A comparison of research efforts on native large herbivore species in South and Southeast Asia (SSEA) and Africa between January 2010 and February 2015. Data for the graphs were generated based on searching the ISI Web of Science database using the search string “topic = (ungulate OR herbivore OR grazing OR browsing) AND (continent OR countries) NOT (arthropod* OR fish* OR insect* OR butterfly*), where ‘continent’ and ‘countries’ represent Asia or Africa and their constituent countries, respectively. We excluded all studies that focused exclusively on domestic herbivores, those that only simulated herbivory under either field or greenhouse conditions, and those that focused primarily on the chemical analysis of browse species. For Asia, we only included studies that were carried out within the 15 countries (see Fig. 1.1 and Table 1.1) that comprise South and Southeast Asia. Studies were subjectively classified into different focal research areas based on the primary objectives of the study. Our final dataset included 86 studies from SSEA and 409 from Africa. While we are aware that the search is by no means comprehensive, we believe it is nevertheless reflective of the relative efforts expended on research on native large herbivore species in the two regions

This book is not meant to be a comprehensive treatise on the ecology of large herbivores in SSEA, but a first step toward integrating ongoing research on large herbivores in the region.

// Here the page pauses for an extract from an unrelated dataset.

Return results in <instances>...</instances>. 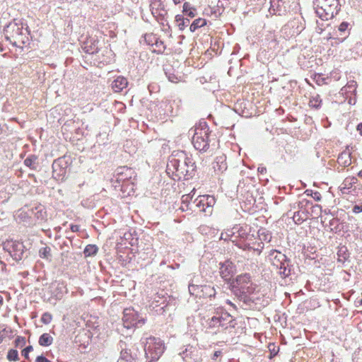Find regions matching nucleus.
I'll list each match as a JSON object with an SVG mask.
<instances>
[{"mask_svg":"<svg viewBox=\"0 0 362 362\" xmlns=\"http://www.w3.org/2000/svg\"><path fill=\"white\" fill-rule=\"evenodd\" d=\"M195 194V189H193L191 192L188 194H185L182 197V204H188L189 201L192 199Z\"/></svg>","mask_w":362,"mask_h":362,"instance_id":"b1692460","label":"nucleus"},{"mask_svg":"<svg viewBox=\"0 0 362 362\" xmlns=\"http://www.w3.org/2000/svg\"><path fill=\"white\" fill-rule=\"evenodd\" d=\"M123 322L125 327L130 328L134 325H143L144 319L139 317L138 313L133 308H126L124 310Z\"/></svg>","mask_w":362,"mask_h":362,"instance_id":"39448f33","label":"nucleus"},{"mask_svg":"<svg viewBox=\"0 0 362 362\" xmlns=\"http://www.w3.org/2000/svg\"><path fill=\"white\" fill-rule=\"evenodd\" d=\"M8 359L10 361H16L18 359V352L16 350H11L8 354Z\"/></svg>","mask_w":362,"mask_h":362,"instance_id":"c85d7f7f","label":"nucleus"},{"mask_svg":"<svg viewBox=\"0 0 362 362\" xmlns=\"http://www.w3.org/2000/svg\"><path fill=\"white\" fill-rule=\"evenodd\" d=\"M165 74L169 81L173 83H177L179 81H182L184 78L182 73L181 72V74H180L178 71H176V69H168Z\"/></svg>","mask_w":362,"mask_h":362,"instance_id":"f8f14e48","label":"nucleus"},{"mask_svg":"<svg viewBox=\"0 0 362 362\" xmlns=\"http://www.w3.org/2000/svg\"><path fill=\"white\" fill-rule=\"evenodd\" d=\"M274 254H275V256H274V260H273V265L276 267H279V264L281 262H285L286 259V257L285 256V255H284L281 252H275L273 253V255Z\"/></svg>","mask_w":362,"mask_h":362,"instance_id":"6ab92c4d","label":"nucleus"},{"mask_svg":"<svg viewBox=\"0 0 362 362\" xmlns=\"http://www.w3.org/2000/svg\"><path fill=\"white\" fill-rule=\"evenodd\" d=\"M175 21L177 23V26L180 30H183L189 23V20L185 18L182 15H177Z\"/></svg>","mask_w":362,"mask_h":362,"instance_id":"2eb2a0df","label":"nucleus"},{"mask_svg":"<svg viewBox=\"0 0 362 362\" xmlns=\"http://www.w3.org/2000/svg\"><path fill=\"white\" fill-rule=\"evenodd\" d=\"M129 171V170L126 167H120L117 169V175L119 176L117 179L122 180V177H120L126 172Z\"/></svg>","mask_w":362,"mask_h":362,"instance_id":"2f4dec72","label":"nucleus"},{"mask_svg":"<svg viewBox=\"0 0 362 362\" xmlns=\"http://www.w3.org/2000/svg\"><path fill=\"white\" fill-rule=\"evenodd\" d=\"M4 50L2 45L0 43V52H2Z\"/></svg>","mask_w":362,"mask_h":362,"instance_id":"09e8293b","label":"nucleus"},{"mask_svg":"<svg viewBox=\"0 0 362 362\" xmlns=\"http://www.w3.org/2000/svg\"><path fill=\"white\" fill-rule=\"evenodd\" d=\"M321 100H319V97L313 98L310 100V106L315 108H318L320 106Z\"/></svg>","mask_w":362,"mask_h":362,"instance_id":"393cba45","label":"nucleus"},{"mask_svg":"<svg viewBox=\"0 0 362 362\" xmlns=\"http://www.w3.org/2000/svg\"><path fill=\"white\" fill-rule=\"evenodd\" d=\"M338 163L344 166L349 165L351 163V153L348 151L342 152L338 157Z\"/></svg>","mask_w":362,"mask_h":362,"instance_id":"4468645a","label":"nucleus"},{"mask_svg":"<svg viewBox=\"0 0 362 362\" xmlns=\"http://www.w3.org/2000/svg\"><path fill=\"white\" fill-rule=\"evenodd\" d=\"M79 229V227L77 225H72L71 226V230L73 231V232H77Z\"/></svg>","mask_w":362,"mask_h":362,"instance_id":"58836bf2","label":"nucleus"},{"mask_svg":"<svg viewBox=\"0 0 362 362\" xmlns=\"http://www.w3.org/2000/svg\"><path fill=\"white\" fill-rule=\"evenodd\" d=\"M205 201H206V204L207 205L208 207L212 206L215 203L214 198L213 197L209 196V195L205 197Z\"/></svg>","mask_w":362,"mask_h":362,"instance_id":"c756f323","label":"nucleus"},{"mask_svg":"<svg viewBox=\"0 0 362 362\" xmlns=\"http://www.w3.org/2000/svg\"><path fill=\"white\" fill-rule=\"evenodd\" d=\"M284 3V0H270L269 10H272L275 13H278L280 15L281 12L285 11Z\"/></svg>","mask_w":362,"mask_h":362,"instance_id":"9d476101","label":"nucleus"},{"mask_svg":"<svg viewBox=\"0 0 362 362\" xmlns=\"http://www.w3.org/2000/svg\"><path fill=\"white\" fill-rule=\"evenodd\" d=\"M35 160H36V158H26L24 162L27 166H31Z\"/></svg>","mask_w":362,"mask_h":362,"instance_id":"f704fd0d","label":"nucleus"},{"mask_svg":"<svg viewBox=\"0 0 362 362\" xmlns=\"http://www.w3.org/2000/svg\"><path fill=\"white\" fill-rule=\"evenodd\" d=\"M53 338L49 334H43L39 339V344L41 346H49L52 343Z\"/></svg>","mask_w":362,"mask_h":362,"instance_id":"a211bd4d","label":"nucleus"},{"mask_svg":"<svg viewBox=\"0 0 362 362\" xmlns=\"http://www.w3.org/2000/svg\"><path fill=\"white\" fill-rule=\"evenodd\" d=\"M221 159H223V158L220 157V159H218V161H216V163H218V162H220Z\"/></svg>","mask_w":362,"mask_h":362,"instance_id":"603ef678","label":"nucleus"},{"mask_svg":"<svg viewBox=\"0 0 362 362\" xmlns=\"http://www.w3.org/2000/svg\"><path fill=\"white\" fill-rule=\"evenodd\" d=\"M232 286L243 293H250L254 290L252 284H250V278L247 274L238 276L235 281L233 282Z\"/></svg>","mask_w":362,"mask_h":362,"instance_id":"6e6552de","label":"nucleus"},{"mask_svg":"<svg viewBox=\"0 0 362 362\" xmlns=\"http://www.w3.org/2000/svg\"><path fill=\"white\" fill-rule=\"evenodd\" d=\"M4 34L7 41L16 47H22L29 42L30 32L27 24L13 21L4 29Z\"/></svg>","mask_w":362,"mask_h":362,"instance_id":"f257e3e1","label":"nucleus"},{"mask_svg":"<svg viewBox=\"0 0 362 362\" xmlns=\"http://www.w3.org/2000/svg\"><path fill=\"white\" fill-rule=\"evenodd\" d=\"M122 356L124 359L127 360L128 354L127 351L122 352Z\"/></svg>","mask_w":362,"mask_h":362,"instance_id":"79ce46f5","label":"nucleus"},{"mask_svg":"<svg viewBox=\"0 0 362 362\" xmlns=\"http://www.w3.org/2000/svg\"><path fill=\"white\" fill-rule=\"evenodd\" d=\"M185 164V163H180L179 160L172 158L168 164V167L170 168V166H173L177 171H179L180 170H182V165Z\"/></svg>","mask_w":362,"mask_h":362,"instance_id":"aec40b11","label":"nucleus"},{"mask_svg":"<svg viewBox=\"0 0 362 362\" xmlns=\"http://www.w3.org/2000/svg\"><path fill=\"white\" fill-rule=\"evenodd\" d=\"M288 264L286 263V260L285 262H281L279 264V270H282V269H286V265Z\"/></svg>","mask_w":362,"mask_h":362,"instance_id":"e433bc0d","label":"nucleus"},{"mask_svg":"<svg viewBox=\"0 0 362 362\" xmlns=\"http://www.w3.org/2000/svg\"><path fill=\"white\" fill-rule=\"evenodd\" d=\"M358 175L362 177V170L359 172Z\"/></svg>","mask_w":362,"mask_h":362,"instance_id":"3c124183","label":"nucleus"},{"mask_svg":"<svg viewBox=\"0 0 362 362\" xmlns=\"http://www.w3.org/2000/svg\"><path fill=\"white\" fill-rule=\"evenodd\" d=\"M200 199H196L194 200V203H196V206L197 207H200L201 206H204L205 205V196H203V197H199Z\"/></svg>","mask_w":362,"mask_h":362,"instance_id":"7c9ffc66","label":"nucleus"},{"mask_svg":"<svg viewBox=\"0 0 362 362\" xmlns=\"http://www.w3.org/2000/svg\"><path fill=\"white\" fill-rule=\"evenodd\" d=\"M230 235L228 234L227 233H226V235H224V233H221V239H226V237L229 236Z\"/></svg>","mask_w":362,"mask_h":362,"instance_id":"c03bdc74","label":"nucleus"},{"mask_svg":"<svg viewBox=\"0 0 362 362\" xmlns=\"http://www.w3.org/2000/svg\"><path fill=\"white\" fill-rule=\"evenodd\" d=\"M349 23L347 22H342L338 28V30L340 33L345 34L348 32Z\"/></svg>","mask_w":362,"mask_h":362,"instance_id":"bb28decb","label":"nucleus"},{"mask_svg":"<svg viewBox=\"0 0 362 362\" xmlns=\"http://www.w3.org/2000/svg\"><path fill=\"white\" fill-rule=\"evenodd\" d=\"M150 8L152 15L158 22L163 24L164 21H166L165 16L168 14L164 1L163 0H151Z\"/></svg>","mask_w":362,"mask_h":362,"instance_id":"423d86ee","label":"nucleus"},{"mask_svg":"<svg viewBox=\"0 0 362 362\" xmlns=\"http://www.w3.org/2000/svg\"><path fill=\"white\" fill-rule=\"evenodd\" d=\"M153 45L156 47V49H154L155 52H157L158 53H162L163 52H164L165 47L162 40L157 38Z\"/></svg>","mask_w":362,"mask_h":362,"instance_id":"4be33fe9","label":"nucleus"},{"mask_svg":"<svg viewBox=\"0 0 362 362\" xmlns=\"http://www.w3.org/2000/svg\"><path fill=\"white\" fill-rule=\"evenodd\" d=\"M221 159H223V158L220 157V159H218V161H216V163H218V162H220Z\"/></svg>","mask_w":362,"mask_h":362,"instance_id":"6e6d98bb","label":"nucleus"},{"mask_svg":"<svg viewBox=\"0 0 362 362\" xmlns=\"http://www.w3.org/2000/svg\"><path fill=\"white\" fill-rule=\"evenodd\" d=\"M42 318H43L45 322H48V320L50 319V316L49 315L45 314V315H43Z\"/></svg>","mask_w":362,"mask_h":362,"instance_id":"a19ab883","label":"nucleus"},{"mask_svg":"<svg viewBox=\"0 0 362 362\" xmlns=\"http://www.w3.org/2000/svg\"><path fill=\"white\" fill-rule=\"evenodd\" d=\"M353 210L356 213L362 211V205H356Z\"/></svg>","mask_w":362,"mask_h":362,"instance_id":"4c0bfd02","label":"nucleus"},{"mask_svg":"<svg viewBox=\"0 0 362 362\" xmlns=\"http://www.w3.org/2000/svg\"><path fill=\"white\" fill-rule=\"evenodd\" d=\"M5 247L16 260L21 259L23 253V245L21 243L9 241L5 245Z\"/></svg>","mask_w":362,"mask_h":362,"instance_id":"1a4fd4ad","label":"nucleus"},{"mask_svg":"<svg viewBox=\"0 0 362 362\" xmlns=\"http://www.w3.org/2000/svg\"><path fill=\"white\" fill-rule=\"evenodd\" d=\"M33 350V347L31 346H29L28 347H26L23 351V355L25 357V358H28V354L30 351H31Z\"/></svg>","mask_w":362,"mask_h":362,"instance_id":"c9c22d12","label":"nucleus"},{"mask_svg":"<svg viewBox=\"0 0 362 362\" xmlns=\"http://www.w3.org/2000/svg\"><path fill=\"white\" fill-rule=\"evenodd\" d=\"M144 350L146 357L151 361L158 360L163 353L164 346L160 339L149 338L146 342Z\"/></svg>","mask_w":362,"mask_h":362,"instance_id":"7ed1b4c3","label":"nucleus"},{"mask_svg":"<svg viewBox=\"0 0 362 362\" xmlns=\"http://www.w3.org/2000/svg\"><path fill=\"white\" fill-rule=\"evenodd\" d=\"M258 170H259L261 173H264V172L266 170V169H265L264 168H258Z\"/></svg>","mask_w":362,"mask_h":362,"instance_id":"a18cd8bd","label":"nucleus"},{"mask_svg":"<svg viewBox=\"0 0 362 362\" xmlns=\"http://www.w3.org/2000/svg\"><path fill=\"white\" fill-rule=\"evenodd\" d=\"M208 129L204 124V127H196L194 129L192 142L196 149L205 151L208 146Z\"/></svg>","mask_w":362,"mask_h":362,"instance_id":"20e7f679","label":"nucleus"},{"mask_svg":"<svg viewBox=\"0 0 362 362\" xmlns=\"http://www.w3.org/2000/svg\"><path fill=\"white\" fill-rule=\"evenodd\" d=\"M221 317H213L211 320L210 326H215L217 323H221Z\"/></svg>","mask_w":362,"mask_h":362,"instance_id":"473e14b6","label":"nucleus"},{"mask_svg":"<svg viewBox=\"0 0 362 362\" xmlns=\"http://www.w3.org/2000/svg\"><path fill=\"white\" fill-rule=\"evenodd\" d=\"M194 288V286H193V285H191V286H189V291H190V292H192V291Z\"/></svg>","mask_w":362,"mask_h":362,"instance_id":"49530a36","label":"nucleus"},{"mask_svg":"<svg viewBox=\"0 0 362 362\" xmlns=\"http://www.w3.org/2000/svg\"><path fill=\"white\" fill-rule=\"evenodd\" d=\"M221 159H223V158L220 157V159H218V161H216V163H218V162H220Z\"/></svg>","mask_w":362,"mask_h":362,"instance_id":"5fc2aeb1","label":"nucleus"},{"mask_svg":"<svg viewBox=\"0 0 362 362\" xmlns=\"http://www.w3.org/2000/svg\"><path fill=\"white\" fill-rule=\"evenodd\" d=\"M339 0H314L313 7L317 16L327 21L337 15L340 10Z\"/></svg>","mask_w":362,"mask_h":362,"instance_id":"f03ea898","label":"nucleus"},{"mask_svg":"<svg viewBox=\"0 0 362 362\" xmlns=\"http://www.w3.org/2000/svg\"><path fill=\"white\" fill-rule=\"evenodd\" d=\"M183 13L190 18H193L196 15V9L190 6L188 2H185L183 5Z\"/></svg>","mask_w":362,"mask_h":362,"instance_id":"f3484780","label":"nucleus"},{"mask_svg":"<svg viewBox=\"0 0 362 362\" xmlns=\"http://www.w3.org/2000/svg\"><path fill=\"white\" fill-rule=\"evenodd\" d=\"M99 40L95 37H86L80 40L81 48L82 50L89 54H93L98 52Z\"/></svg>","mask_w":362,"mask_h":362,"instance_id":"0eeeda50","label":"nucleus"},{"mask_svg":"<svg viewBox=\"0 0 362 362\" xmlns=\"http://www.w3.org/2000/svg\"><path fill=\"white\" fill-rule=\"evenodd\" d=\"M351 185V182L348 180H345V182L341 185V190L342 193H346V189H348V186Z\"/></svg>","mask_w":362,"mask_h":362,"instance_id":"72a5a7b5","label":"nucleus"},{"mask_svg":"<svg viewBox=\"0 0 362 362\" xmlns=\"http://www.w3.org/2000/svg\"><path fill=\"white\" fill-rule=\"evenodd\" d=\"M206 24V20L204 18H197L195 19L192 23L190 25L189 30L191 32L194 33L198 28L204 26Z\"/></svg>","mask_w":362,"mask_h":362,"instance_id":"dca6fc26","label":"nucleus"},{"mask_svg":"<svg viewBox=\"0 0 362 362\" xmlns=\"http://www.w3.org/2000/svg\"><path fill=\"white\" fill-rule=\"evenodd\" d=\"M40 255L42 257L49 258L50 257V248L45 247L40 250Z\"/></svg>","mask_w":362,"mask_h":362,"instance_id":"a878e982","label":"nucleus"},{"mask_svg":"<svg viewBox=\"0 0 362 362\" xmlns=\"http://www.w3.org/2000/svg\"><path fill=\"white\" fill-rule=\"evenodd\" d=\"M357 129L360 132V134H362V123L358 125Z\"/></svg>","mask_w":362,"mask_h":362,"instance_id":"37998d69","label":"nucleus"},{"mask_svg":"<svg viewBox=\"0 0 362 362\" xmlns=\"http://www.w3.org/2000/svg\"><path fill=\"white\" fill-rule=\"evenodd\" d=\"M218 354H219V352H218V351L215 352V354H214V356H218Z\"/></svg>","mask_w":362,"mask_h":362,"instance_id":"8fccbe9b","label":"nucleus"},{"mask_svg":"<svg viewBox=\"0 0 362 362\" xmlns=\"http://www.w3.org/2000/svg\"><path fill=\"white\" fill-rule=\"evenodd\" d=\"M360 303L362 304V299L360 300Z\"/></svg>","mask_w":362,"mask_h":362,"instance_id":"4d7b16f0","label":"nucleus"},{"mask_svg":"<svg viewBox=\"0 0 362 362\" xmlns=\"http://www.w3.org/2000/svg\"><path fill=\"white\" fill-rule=\"evenodd\" d=\"M127 86V81L124 77H118L112 83V88L115 92H119Z\"/></svg>","mask_w":362,"mask_h":362,"instance_id":"ddd939ff","label":"nucleus"},{"mask_svg":"<svg viewBox=\"0 0 362 362\" xmlns=\"http://www.w3.org/2000/svg\"><path fill=\"white\" fill-rule=\"evenodd\" d=\"M221 159H223V158L220 157V159H218V161H216V163H218V162H220Z\"/></svg>","mask_w":362,"mask_h":362,"instance_id":"864d4df0","label":"nucleus"},{"mask_svg":"<svg viewBox=\"0 0 362 362\" xmlns=\"http://www.w3.org/2000/svg\"><path fill=\"white\" fill-rule=\"evenodd\" d=\"M3 298L0 296V306L2 305Z\"/></svg>","mask_w":362,"mask_h":362,"instance_id":"de8ad7c7","label":"nucleus"},{"mask_svg":"<svg viewBox=\"0 0 362 362\" xmlns=\"http://www.w3.org/2000/svg\"><path fill=\"white\" fill-rule=\"evenodd\" d=\"M157 38L158 37L153 34H147L144 36L146 43L151 46H154L153 43L156 42Z\"/></svg>","mask_w":362,"mask_h":362,"instance_id":"5701e85b","label":"nucleus"},{"mask_svg":"<svg viewBox=\"0 0 362 362\" xmlns=\"http://www.w3.org/2000/svg\"><path fill=\"white\" fill-rule=\"evenodd\" d=\"M233 269V266L232 262H225L224 263L221 264L220 267V274L223 278L228 277L232 272Z\"/></svg>","mask_w":362,"mask_h":362,"instance_id":"9b49d317","label":"nucleus"},{"mask_svg":"<svg viewBox=\"0 0 362 362\" xmlns=\"http://www.w3.org/2000/svg\"><path fill=\"white\" fill-rule=\"evenodd\" d=\"M259 236L261 240L269 242L271 240V235L269 233H266L264 230L259 231Z\"/></svg>","mask_w":362,"mask_h":362,"instance_id":"cd10ccee","label":"nucleus"},{"mask_svg":"<svg viewBox=\"0 0 362 362\" xmlns=\"http://www.w3.org/2000/svg\"><path fill=\"white\" fill-rule=\"evenodd\" d=\"M279 274L281 275H284V276H288V273H286V269H285V268L282 269V270H280Z\"/></svg>","mask_w":362,"mask_h":362,"instance_id":"ea45409f","label":"nucleus"},{"mask_svg":"<svg viewBox=\"0 0 362 362\" xmlns=\"http://www.w3.org/2000/svg\"><path fill=\"white\" fill-rule=\"evenodd\" d=\"M98 247L94 245H88L84 250V254L86 256H91L96 254Z\"/></svg>","mask_w":362,"mask_h":362,"instance_id":"412c9836","label":"nucleus"}]
</instances>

We have brought together research on herbivores at different spatial, temporal, and organizational scales ranging from the evolutionary history of large herbivores in Asia (Chap. 2), the importance of body size in influencing foraging strategies and species distribution patterns (Chaps. 3 and 4), the role of large herbivores as seed dispersers in SSEA (Chap. 5), behavior and long-term population dynamics of a widespread semiarid ungulate species (Chap. 6), consequences of herbivory for plant allocation patterns and ecosystem carbon and nutrient cycling (Chaps. 7 and 8), and the conservation and future of large herbivores in SSEA (Chaps. 9 and 10). We finally forge a synthesis and highlight directions for future research on large herbivores in SSEA that are particularly critical and urgent from a management and conservation perspective (Chap. 11). Ultimately, we want that this volume to serve as a key resource for scientists, students, and managers alike. Given that 31 of the 83 species (37 %) of large herbivores in SSEA are classified as either Endangered or Critically Endangered, and the population trends of practically all the species are considered by the IUCN to be decreasing (Table 1.1), we hope that this volume will inspire further research of the ecology of this prominent but understudied guild in SSEA.